When You’re Going Through Hell….

They say when you going through to keep going because you will get out of it. I NEVER thought after being stuck in Hell since I was an infant that I would get out of it..and ALIVE..But I DID. After 37 years on this Earth I slammed the door shut on that portal to Hell! I can remember the past if I want, and do so with no emotions attached. I have taken any positive memories and often think of them, replacing the traumatic ones. The best times in my life were with my Grandma, she was my Mom, My Dad, My best pal, she was everything to me. Next month will be 1 year since Jesus took her home to Heaven..Very much where she belongs cause she truly was an angel on Earth.

Last Thursday I had surgery on a few medical procedures on my nose. At times like these are when I was the most thankful I had depersonalization. But after being a few weeks free of DP and PTSD symptoms my ability to detach was Completely GONE! I tried to put on a brave face for husband and kids, but I broke down. Where once I would completely detach and go into survival mode, I became ALIVE and couldn’t. I did all the surgery prep as I was present in my body. I could feel the stiffness of the hospital gown, the warm from a blanket a nurse had given me, I felt the iv and other meds being administered as I was being prepped to be rolled into surgery. I felt a peace. Not gonna lie I attempted to detach several times..but I couldn’t. At that moment I realized I became REAL.

The Hospital staff was amazing, my DR had told the staff I had PTSD so they were extremely loving with me. I did expect to have a panic attack or go bananas in one way or another…but I DIDN’T! I woke up peacefully from surgery and remained calm during recovery. Prior to surgery I started reading a book “How to use your body to heal your mind” by Dr Henry Grayson. From mental health to physical…every answer I’ve search for to unlock the secrets..Dr Graysons book was literally being handed the key I have Prayed for ALL my life. Not only am I experiencing the mental aspect but the physical. A surgery that takes a “week or two” to heal or up to a month. I was completely healed within 2 days, off painkillers, functioning feeling better than ever. Mentally I was healed, and with help from Dr Grayson and Bilateral stimulation provided by my therapist I made AMAZING progress.

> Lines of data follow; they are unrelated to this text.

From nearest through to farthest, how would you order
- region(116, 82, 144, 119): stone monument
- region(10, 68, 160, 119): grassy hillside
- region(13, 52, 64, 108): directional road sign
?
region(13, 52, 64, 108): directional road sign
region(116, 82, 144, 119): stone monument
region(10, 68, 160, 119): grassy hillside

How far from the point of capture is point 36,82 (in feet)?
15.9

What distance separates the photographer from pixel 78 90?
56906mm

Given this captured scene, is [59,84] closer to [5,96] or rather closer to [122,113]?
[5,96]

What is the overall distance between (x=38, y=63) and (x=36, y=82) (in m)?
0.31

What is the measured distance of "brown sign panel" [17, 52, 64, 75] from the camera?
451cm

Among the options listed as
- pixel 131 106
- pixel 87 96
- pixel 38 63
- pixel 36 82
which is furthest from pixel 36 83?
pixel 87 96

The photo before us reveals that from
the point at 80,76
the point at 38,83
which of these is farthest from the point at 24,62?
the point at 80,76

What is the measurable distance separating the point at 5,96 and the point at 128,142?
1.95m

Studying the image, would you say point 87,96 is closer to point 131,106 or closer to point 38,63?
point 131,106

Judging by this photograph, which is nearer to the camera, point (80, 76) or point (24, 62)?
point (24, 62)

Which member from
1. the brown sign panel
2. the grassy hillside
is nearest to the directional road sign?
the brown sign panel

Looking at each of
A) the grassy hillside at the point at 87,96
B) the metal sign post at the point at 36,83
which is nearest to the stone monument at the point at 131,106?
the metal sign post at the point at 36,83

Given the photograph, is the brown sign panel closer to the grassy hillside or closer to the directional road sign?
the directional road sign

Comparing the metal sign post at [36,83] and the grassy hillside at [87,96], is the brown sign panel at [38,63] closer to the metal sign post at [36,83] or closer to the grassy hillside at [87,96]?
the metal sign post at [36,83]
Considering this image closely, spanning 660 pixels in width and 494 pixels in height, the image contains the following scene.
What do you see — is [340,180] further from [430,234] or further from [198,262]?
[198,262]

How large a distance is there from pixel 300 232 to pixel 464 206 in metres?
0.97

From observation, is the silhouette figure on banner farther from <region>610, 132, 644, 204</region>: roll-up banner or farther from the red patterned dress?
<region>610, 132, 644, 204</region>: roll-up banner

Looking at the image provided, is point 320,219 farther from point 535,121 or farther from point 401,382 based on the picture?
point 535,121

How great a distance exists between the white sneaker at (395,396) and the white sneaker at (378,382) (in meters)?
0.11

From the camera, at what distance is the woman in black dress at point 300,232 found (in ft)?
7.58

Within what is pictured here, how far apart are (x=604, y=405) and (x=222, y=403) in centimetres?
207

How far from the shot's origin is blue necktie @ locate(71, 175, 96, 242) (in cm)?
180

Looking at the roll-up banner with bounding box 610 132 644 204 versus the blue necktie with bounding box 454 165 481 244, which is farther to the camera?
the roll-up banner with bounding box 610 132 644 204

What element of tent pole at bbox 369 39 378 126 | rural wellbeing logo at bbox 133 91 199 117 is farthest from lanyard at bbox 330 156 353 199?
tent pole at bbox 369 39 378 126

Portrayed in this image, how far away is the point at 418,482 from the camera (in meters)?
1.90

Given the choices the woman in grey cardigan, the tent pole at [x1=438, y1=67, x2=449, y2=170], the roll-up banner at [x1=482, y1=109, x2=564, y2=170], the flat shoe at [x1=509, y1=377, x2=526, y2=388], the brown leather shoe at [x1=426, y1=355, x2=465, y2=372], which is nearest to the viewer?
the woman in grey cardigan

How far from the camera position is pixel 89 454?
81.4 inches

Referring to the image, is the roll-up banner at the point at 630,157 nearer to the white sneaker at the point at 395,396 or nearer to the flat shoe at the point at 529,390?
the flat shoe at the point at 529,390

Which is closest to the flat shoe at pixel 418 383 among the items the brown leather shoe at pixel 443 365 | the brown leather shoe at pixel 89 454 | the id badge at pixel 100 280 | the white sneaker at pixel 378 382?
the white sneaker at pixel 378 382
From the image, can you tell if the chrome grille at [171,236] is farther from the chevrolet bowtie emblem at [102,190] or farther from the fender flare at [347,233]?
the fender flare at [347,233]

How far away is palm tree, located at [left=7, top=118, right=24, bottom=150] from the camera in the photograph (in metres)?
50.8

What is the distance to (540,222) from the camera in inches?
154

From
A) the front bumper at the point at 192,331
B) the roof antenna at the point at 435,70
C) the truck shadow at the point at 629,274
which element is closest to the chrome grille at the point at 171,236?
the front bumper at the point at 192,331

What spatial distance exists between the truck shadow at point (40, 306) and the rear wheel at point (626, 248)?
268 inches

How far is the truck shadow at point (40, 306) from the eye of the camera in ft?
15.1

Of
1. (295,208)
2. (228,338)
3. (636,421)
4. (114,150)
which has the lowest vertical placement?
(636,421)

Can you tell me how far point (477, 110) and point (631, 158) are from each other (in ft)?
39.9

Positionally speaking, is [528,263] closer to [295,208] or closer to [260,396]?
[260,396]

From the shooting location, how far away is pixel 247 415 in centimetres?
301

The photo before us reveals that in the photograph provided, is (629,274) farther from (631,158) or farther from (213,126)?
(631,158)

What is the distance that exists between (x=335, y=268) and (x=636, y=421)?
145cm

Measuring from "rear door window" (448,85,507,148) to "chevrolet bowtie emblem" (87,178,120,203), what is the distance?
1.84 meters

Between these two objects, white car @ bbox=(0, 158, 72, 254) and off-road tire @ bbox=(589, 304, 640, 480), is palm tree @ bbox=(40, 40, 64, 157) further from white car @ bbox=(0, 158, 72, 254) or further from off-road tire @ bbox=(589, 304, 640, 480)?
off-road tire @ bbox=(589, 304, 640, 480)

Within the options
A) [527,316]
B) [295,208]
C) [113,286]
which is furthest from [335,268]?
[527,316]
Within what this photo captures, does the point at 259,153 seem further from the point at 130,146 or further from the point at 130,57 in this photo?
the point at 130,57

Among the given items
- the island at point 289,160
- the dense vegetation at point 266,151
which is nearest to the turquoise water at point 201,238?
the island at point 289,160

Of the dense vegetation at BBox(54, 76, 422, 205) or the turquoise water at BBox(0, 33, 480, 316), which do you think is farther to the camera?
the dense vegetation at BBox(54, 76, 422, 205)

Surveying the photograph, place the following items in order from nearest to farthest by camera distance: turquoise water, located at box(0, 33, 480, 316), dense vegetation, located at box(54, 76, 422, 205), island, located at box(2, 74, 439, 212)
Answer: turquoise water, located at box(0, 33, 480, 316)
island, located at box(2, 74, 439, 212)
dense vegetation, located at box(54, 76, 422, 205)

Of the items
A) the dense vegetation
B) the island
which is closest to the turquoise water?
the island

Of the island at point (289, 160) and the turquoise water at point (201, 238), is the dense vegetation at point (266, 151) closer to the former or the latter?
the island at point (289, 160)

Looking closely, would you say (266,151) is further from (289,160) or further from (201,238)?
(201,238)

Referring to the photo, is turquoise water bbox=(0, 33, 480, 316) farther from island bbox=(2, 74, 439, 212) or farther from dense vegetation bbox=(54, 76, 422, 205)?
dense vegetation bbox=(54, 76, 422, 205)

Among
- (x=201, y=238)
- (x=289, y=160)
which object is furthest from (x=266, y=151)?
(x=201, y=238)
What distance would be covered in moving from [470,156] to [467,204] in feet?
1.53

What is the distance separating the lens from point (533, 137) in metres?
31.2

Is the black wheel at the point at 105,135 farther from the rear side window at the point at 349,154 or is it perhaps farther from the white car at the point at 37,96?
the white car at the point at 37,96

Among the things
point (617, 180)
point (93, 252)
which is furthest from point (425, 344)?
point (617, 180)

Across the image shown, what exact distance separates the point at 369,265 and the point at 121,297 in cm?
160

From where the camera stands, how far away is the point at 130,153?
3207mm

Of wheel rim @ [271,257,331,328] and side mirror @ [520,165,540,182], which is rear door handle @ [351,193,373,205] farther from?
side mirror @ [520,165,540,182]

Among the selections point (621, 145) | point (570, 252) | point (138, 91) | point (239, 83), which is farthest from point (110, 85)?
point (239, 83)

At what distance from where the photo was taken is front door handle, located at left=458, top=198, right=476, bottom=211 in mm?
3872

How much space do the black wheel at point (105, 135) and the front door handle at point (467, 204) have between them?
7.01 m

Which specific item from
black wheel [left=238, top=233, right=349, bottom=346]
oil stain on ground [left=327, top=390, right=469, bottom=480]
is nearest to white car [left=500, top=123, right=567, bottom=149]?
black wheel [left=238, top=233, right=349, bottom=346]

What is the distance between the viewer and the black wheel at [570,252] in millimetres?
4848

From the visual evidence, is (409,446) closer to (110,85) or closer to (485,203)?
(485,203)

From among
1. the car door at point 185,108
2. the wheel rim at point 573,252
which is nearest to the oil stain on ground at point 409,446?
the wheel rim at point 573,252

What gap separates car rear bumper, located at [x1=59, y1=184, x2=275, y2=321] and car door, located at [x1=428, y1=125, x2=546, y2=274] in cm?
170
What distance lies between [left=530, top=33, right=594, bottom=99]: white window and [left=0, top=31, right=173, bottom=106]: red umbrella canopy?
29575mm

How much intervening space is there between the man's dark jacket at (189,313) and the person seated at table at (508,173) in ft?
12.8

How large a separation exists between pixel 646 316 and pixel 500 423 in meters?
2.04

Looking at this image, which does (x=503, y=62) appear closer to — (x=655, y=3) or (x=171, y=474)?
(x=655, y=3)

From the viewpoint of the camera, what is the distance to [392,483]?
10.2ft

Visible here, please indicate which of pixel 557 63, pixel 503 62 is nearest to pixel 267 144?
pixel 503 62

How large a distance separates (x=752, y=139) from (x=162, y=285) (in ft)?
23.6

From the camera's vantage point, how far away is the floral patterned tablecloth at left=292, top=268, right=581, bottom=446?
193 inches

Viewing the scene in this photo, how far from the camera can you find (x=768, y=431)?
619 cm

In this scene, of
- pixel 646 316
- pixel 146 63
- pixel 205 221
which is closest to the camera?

Today I took my kids out and about, I was calm and felt peaceful. I had a few times today that I felt my brain shift which I know so well what means for me..it was an intrusive thought trying to hijack my brain. I felt what my brain was doing, but horrific images never came about. I simply acknowleged the feeling and let it float away on a cloud. I have grown up as far back as I can remember being tortured by them, prior to medical intervention and therapy I was having them more 50 times a day. In Dr Graysons he states that medical intervention is the Number 1 cause of death in America. I think back to all the meds Doctors tried to throw at me to see what would stick, From Zoloft, Lexapro, Zyprexa, Thorazine, Geodon, Vistaril, Klonopin, Lorazepam, etc and etc. for 2 years I became a guinea pig. Adding meds, raising meds, decreasing, all the bullshit of meds. 2 times I was admitted to the nut house against my will. I went from taking 7 medications a day down to 3! And low doses. I know I will be off all meds this year cause it’s not the meds I need. I don’t need a band aide when I have all the aswers from Dr Grayson that has PROVEN amazing results in less than 2 weeks.

My life as I know it now, is where I’ve always begged the Lord to bring all my life. It’s been a LONG hard journey. But it was worth it. Now that I live, I can use the power within me to be HEALED. I have gone from reading “How to use your body to heal your mind” by Dr Henry Grayson to studying it. You can search for Dr Henry Grayson on Youtube..or google him. Your mind WILL be blown. Its time for us to know the secret to healing and how to use the power we have. If you’re breathing..it’s NOT to late. It’s time to LIVE!

I never thought this would be MY post…Never Ever Ever..But it IS and I Pray this post can help many others too.